Compare the computed test statistic \( z \approx 2.891 \) with the critical value \( z_c = 2.33 \). Since \( z \) is greater than \( z_c \), we reject the null hypothesis \( H_0 \).

Summarize the Results

Based on our hypothesis test, we reject the null hypothesis that the proportion of women who clip coupons is less than or equal to the proportion of men. Thus, there is sufficient statistical evidence at the \( \alpha = 0.01 \) significance level to support the claim that a higher percentage of women clip coupons than men.

Key concepts

Critical Value

In hypothesis testing, the critical value is a threshold that helps in determining whether to reject the null hypothesis. It is based on the chosen level of significance, denoted by \( \alpha \). For instance, in our example, the significance level is 0.01, which means we are 99% confident in our decision. We use the standard normal distribution table, or a calculator, to find the critical value corresponding to this significance level in a one-tailed test.

Since \( \alpha = 0.01 \), the critical value \( z_c \) is approximately 2.33.

• A critical value acts as a cutoff point.
• It determines the boundary for the acceptance or rejection region.

By comparing the test statistic to the critical value, we can decide to reject or not reject the null hypothesis.

Test Statistic

The test statistic is a standardized value calculated from the sample data during a hypothesis test. It is used to determine how far the sample data diverges from the null hypothesis. In the case of hypothesis testing involving proportions, such as the proportion of coupon users in men and women, we use a formula involving sample proportions and a pooled proportion.

The test statistic \( z \) is calculated using the formula:

• \( \hat{p}_1 \) - Proportion of women clipping coupons.
• \( n_1 \) - Number of women.
• \( \hat{p}_2 \) - Proportion of men clipping coupons.
• \( n_2 \) - Number of men.

The formula looks like this:
\[ z = \frac{(\hat{p}_1 - \hat{p}_2)}{\sqrt{\hat{p}(1 - \hat{p}) \left( \frac{1}{n_1} + \frac{1}{n_2} \right)}} \] where \( \hat{p} \) is the pooled sample proportion.

In this example, the calculated \( z \) value is approximately 2.891, which will then be compared against the critical value to make a decision about the null hypothesis.

Null Hypothesis

The null hypothesis, denoted as \( H_0 \), is an assumption that there is no effect or no difference between the groups being compared. In other words, it's a statement of no change or no association. Hypothesis tests are designed to work against this assumption, with evidence either strong enough to reject \( H_0 \) or not.

For our specific example, the null hypothesis is \( p_1 \leq p_2 \), meaning the proportion of women who clip coupons is less than or equal to the proportion of men. This acts as a baseline assumption until we have enough evidence to suggest otherwise.

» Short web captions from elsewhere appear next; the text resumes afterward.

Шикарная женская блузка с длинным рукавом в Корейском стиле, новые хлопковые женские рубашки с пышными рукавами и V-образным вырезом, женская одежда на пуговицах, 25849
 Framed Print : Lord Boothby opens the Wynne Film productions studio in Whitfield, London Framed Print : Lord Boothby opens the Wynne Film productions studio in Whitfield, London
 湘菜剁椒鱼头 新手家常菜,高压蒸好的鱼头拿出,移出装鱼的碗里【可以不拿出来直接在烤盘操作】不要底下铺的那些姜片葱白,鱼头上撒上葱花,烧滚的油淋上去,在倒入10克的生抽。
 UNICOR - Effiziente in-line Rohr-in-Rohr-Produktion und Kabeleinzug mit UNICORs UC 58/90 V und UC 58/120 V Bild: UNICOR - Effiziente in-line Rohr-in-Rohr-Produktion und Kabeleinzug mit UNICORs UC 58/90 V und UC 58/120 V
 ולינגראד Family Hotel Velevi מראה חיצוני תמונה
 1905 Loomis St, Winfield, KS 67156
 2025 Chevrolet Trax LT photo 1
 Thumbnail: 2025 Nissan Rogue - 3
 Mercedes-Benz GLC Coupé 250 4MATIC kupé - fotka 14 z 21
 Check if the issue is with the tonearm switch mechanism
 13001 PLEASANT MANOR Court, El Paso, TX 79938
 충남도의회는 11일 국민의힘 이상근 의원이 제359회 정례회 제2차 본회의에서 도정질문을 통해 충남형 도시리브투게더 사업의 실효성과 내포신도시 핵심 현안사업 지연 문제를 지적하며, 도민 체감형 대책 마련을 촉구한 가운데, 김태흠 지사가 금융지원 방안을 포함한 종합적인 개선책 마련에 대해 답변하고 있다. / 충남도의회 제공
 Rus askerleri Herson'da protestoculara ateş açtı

• The null hypothesis is not necessarily what the researcher believes to be true.
• Often, it simply represents the status quo or a position of no difference.

Rejecting the null hypothesis implies that the data provides sufficient evidence to support the alternative hypothesis.

Alternative Hypothesis

The alternative hypothesis, represented by \( H_a \), is what you might consider the bold claim or research hypothesis. It suggests that there is indeed an effect or a difference from the null hypothesis. It's a statement that we aim to provide evidence for through our hypothesis test.

In our example, the alternative hypothesis is \( p_1 > p_2 \), which claims that the proportion of women who clip coupons is greater than the proportion of men. This is the hypothesis we seek to support with our evidence.

The process of hypothesis testing determines:

• If the evidence is significant enough to "reject" the null hypothesis.
• The significance level (\( \alpha \)) chosen determines our threshold for rejecting \( H_0 \).

A successful test outcome would show sufficient evidence leaning towards the alternative hypothesis, as demonstrated in our example when \( z = 2.891 \) exceeded the critical value 2.33, leading to a rejection of \( H_0 \).